Learning in the shadow of coal. A Massey energy company coal silo looms over Marsh Fork Elementary. The company wants to build a second silo even closer to the school. (Photo: Jeff Young)

CURWOOD: Back in February of 1972, more than 100 million gallons of toxic liquid waste from coal mining operations broke through a dam in West Virginia’s Logan County and rushed down Buffalo Creek.

SURVIVOR: I took off running and warned the people down the creek as I went that the water was coming. They wouldn’t believe me and I told em’ I said well look there you can see the house coming down the creek, but still they didn’t believe me. There was many lives lost, this is the most tragic thing I’ve ever seen in my life. I’m sorry that God let me live to see it.

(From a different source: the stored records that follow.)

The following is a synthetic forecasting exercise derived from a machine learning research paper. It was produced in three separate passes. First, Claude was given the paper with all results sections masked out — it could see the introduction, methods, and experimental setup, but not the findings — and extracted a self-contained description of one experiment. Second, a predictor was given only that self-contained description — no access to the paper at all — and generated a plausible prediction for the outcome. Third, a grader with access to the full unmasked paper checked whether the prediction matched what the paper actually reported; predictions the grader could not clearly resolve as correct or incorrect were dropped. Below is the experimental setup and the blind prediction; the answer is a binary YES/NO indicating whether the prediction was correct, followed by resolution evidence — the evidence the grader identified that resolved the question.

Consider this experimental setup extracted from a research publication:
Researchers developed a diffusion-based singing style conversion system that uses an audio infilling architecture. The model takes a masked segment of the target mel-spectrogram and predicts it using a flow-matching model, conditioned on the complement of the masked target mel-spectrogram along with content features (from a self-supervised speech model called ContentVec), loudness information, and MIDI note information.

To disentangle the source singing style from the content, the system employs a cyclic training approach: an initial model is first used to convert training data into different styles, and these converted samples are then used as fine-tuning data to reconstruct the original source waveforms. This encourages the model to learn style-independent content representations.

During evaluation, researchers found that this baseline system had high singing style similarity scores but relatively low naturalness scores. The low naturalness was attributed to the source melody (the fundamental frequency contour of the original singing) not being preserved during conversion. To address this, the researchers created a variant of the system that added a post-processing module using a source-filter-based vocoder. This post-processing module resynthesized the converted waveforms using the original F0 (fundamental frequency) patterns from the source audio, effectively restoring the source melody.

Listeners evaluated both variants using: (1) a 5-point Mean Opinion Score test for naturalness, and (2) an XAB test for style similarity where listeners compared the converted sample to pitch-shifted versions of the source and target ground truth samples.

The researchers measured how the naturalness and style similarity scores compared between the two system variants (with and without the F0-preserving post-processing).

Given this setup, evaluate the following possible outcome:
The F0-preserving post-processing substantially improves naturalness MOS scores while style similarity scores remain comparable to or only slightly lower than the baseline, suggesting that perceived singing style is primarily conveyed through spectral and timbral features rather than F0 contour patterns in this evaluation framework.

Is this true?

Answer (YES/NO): NO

CURWOOD: The black water tore through the Buffalo Creek ravine killing 127 people injuring more than a thousand and destroying more than five hundred homes. Out of the Buffalo Creek disaster came improved standards and oversight of what are known as coal “slurry impoundments.” But safety and environmental concerns persist to this day. There are still roughly 150 of these toxic lagoons in the region, many of them associated with what are known as mountaintop removal coal mines. Folks in the tiny West Virginia community of Marsh Fork are especially concerned about a massive coal slurry impoundment: If the dam should break it would almost instantly flood the local elementary school. Living on Earth’s Jeff Young traveled to Marsh Fork for the latest story in our series, Generating Controversy: the Changing Climate of Coal.

[FEET TRAMPING, BREATHING SOUNDS]

YOUNG: For a grandpa, Ed Wiley can cover a lot of ground. I can barely keep his wiry frame and camouflage cap in view as we hoof up a ridge near his home. He has mercy and stops for a swig of water.

WILEY: I’m winded, too.

YOUNG: You’re just saying that to make me feel good.

[BIRD SONG]

YOUNG: A thrush and cardinal sing in the oak and hickories; May apples and fiddlehead curls of fern hide our boots. Wiley walks these woods a lot, looking for bear or turkey, mushrooms or ginseng, or sometimes, just peace of mind.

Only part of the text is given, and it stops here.